One of the disturbing things in the novel is the lack of support, and even abuse, Priya gets from some of her school friends. And the horrible non-engagement of the female teachers at St. Luke’s, turning to victim-blaming as an immediate response. One of them having been tasked with taking the boys’ sex education classes, has to water the content down to avoid tricky subjects like masturbation and condoms and sex, “Not her problem she thought, as she packed away her things, She’s done her bit for the year. Sex ed.: tick.” The police take the school computers for analysis and “The amount of porn on there was ridiculous.”
For the boys, the role models of successful men are everywhere, they are the ones who think men’s work is more important than that of women, who believe that anyone slightly outside the image of a ‘good kiwi bloke’ is fair game for, at best, constant put-downs, at worst physical violence, and that when any of their own are in the firing line they rally. They do not let all their hard work count for nothing just because “The boys got carried away.” The role models go proactive: “Defamation is actually a lower threshold to prove than sexual violence”, the justice system is just part of the system of privilege.
What is really moving about Sprigs is how easily Priya’s story is commodified, the video going viral, the online articles attracting comments, the talk-back shows being draw into the deflection campaign.

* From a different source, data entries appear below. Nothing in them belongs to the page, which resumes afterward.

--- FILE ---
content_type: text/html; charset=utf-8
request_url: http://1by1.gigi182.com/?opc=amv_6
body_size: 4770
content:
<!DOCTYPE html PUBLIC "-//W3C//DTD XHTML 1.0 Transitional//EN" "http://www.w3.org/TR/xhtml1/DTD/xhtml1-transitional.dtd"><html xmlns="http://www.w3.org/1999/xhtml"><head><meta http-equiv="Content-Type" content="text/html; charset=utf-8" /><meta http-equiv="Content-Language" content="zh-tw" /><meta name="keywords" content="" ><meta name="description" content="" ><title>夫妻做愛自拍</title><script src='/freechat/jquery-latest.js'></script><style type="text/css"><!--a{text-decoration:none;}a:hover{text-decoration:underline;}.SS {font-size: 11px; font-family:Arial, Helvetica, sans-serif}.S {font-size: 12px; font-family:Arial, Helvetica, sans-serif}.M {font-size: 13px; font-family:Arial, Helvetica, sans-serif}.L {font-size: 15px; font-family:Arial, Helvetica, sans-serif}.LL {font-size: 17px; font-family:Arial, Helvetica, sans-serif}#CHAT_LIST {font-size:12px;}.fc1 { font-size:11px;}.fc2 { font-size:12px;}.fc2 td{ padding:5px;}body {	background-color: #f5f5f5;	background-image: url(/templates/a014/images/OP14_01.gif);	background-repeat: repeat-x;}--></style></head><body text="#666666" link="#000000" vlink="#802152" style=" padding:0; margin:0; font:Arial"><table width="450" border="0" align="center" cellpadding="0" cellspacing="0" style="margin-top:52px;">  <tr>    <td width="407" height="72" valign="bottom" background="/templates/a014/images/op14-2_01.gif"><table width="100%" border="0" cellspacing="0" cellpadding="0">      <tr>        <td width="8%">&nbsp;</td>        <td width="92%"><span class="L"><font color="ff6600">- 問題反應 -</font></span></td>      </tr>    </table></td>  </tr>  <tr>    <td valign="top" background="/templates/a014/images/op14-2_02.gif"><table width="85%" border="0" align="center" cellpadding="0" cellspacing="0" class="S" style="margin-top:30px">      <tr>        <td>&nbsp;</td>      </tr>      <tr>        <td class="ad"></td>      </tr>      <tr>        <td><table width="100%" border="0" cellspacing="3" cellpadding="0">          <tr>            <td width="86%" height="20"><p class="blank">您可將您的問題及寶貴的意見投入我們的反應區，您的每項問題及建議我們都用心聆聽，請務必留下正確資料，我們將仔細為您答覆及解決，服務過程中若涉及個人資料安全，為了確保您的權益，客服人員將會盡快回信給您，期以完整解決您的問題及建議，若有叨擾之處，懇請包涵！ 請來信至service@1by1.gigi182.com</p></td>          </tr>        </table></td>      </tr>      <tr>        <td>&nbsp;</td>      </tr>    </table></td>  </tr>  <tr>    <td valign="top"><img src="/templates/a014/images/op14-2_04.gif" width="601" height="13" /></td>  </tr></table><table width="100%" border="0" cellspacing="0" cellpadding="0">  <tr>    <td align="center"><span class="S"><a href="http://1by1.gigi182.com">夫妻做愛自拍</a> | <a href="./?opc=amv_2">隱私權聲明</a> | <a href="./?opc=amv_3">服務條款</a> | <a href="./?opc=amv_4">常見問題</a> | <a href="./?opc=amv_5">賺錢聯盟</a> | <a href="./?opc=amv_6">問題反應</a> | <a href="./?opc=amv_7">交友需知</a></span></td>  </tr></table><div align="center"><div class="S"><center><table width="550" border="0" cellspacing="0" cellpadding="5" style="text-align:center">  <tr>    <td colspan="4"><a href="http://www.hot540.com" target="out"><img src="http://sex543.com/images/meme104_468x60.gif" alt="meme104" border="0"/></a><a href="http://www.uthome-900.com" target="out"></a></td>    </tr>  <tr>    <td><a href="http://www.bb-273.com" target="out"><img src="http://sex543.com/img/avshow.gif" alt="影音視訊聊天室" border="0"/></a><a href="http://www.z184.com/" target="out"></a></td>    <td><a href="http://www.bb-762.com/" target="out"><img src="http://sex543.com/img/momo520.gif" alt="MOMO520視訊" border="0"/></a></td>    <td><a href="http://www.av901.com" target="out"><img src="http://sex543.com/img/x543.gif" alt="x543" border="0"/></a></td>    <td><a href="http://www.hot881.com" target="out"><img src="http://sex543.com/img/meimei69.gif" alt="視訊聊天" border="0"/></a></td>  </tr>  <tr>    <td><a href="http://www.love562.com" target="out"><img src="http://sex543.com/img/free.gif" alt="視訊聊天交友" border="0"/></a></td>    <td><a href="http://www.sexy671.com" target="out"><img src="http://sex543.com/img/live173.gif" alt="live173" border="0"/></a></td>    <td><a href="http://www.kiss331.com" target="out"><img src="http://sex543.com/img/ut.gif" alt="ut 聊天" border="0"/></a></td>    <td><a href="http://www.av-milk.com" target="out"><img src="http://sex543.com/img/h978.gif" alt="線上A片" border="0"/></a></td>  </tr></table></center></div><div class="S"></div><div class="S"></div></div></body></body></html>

The ‘story’ becomes just that, a story for clicks and attention, the person at the centre becomes lost. There are some who try to rally around Priya, but that just turns into another thing again, it is all action aimed at the school and the boys, not in providing a caring community for her. Tim, the boy whose farm was the site for the party, tries to do the right thing, Deputy Principal Klap does not do the right thing, but does refrain from doing the wrong thing. Richie, weighed down by guilt and regret, tries to reach out to Priya to apologise, but what happened was unforgivable, and he is left just wanting to be back with “… friends and teachers who looked at him as a person and not a marketing opportunity.”
Sprigs is not sensational, it is a careful portrait of an unequal society, and how inequalities affect less-privileged individuals through their social life, their years of education, their interaction with officials in the community, and through any experience they may have of the court system. We leave the book with the voice of Priya, a young woman who we have come to know and whose voice we finally hear. I think everyone should read this book.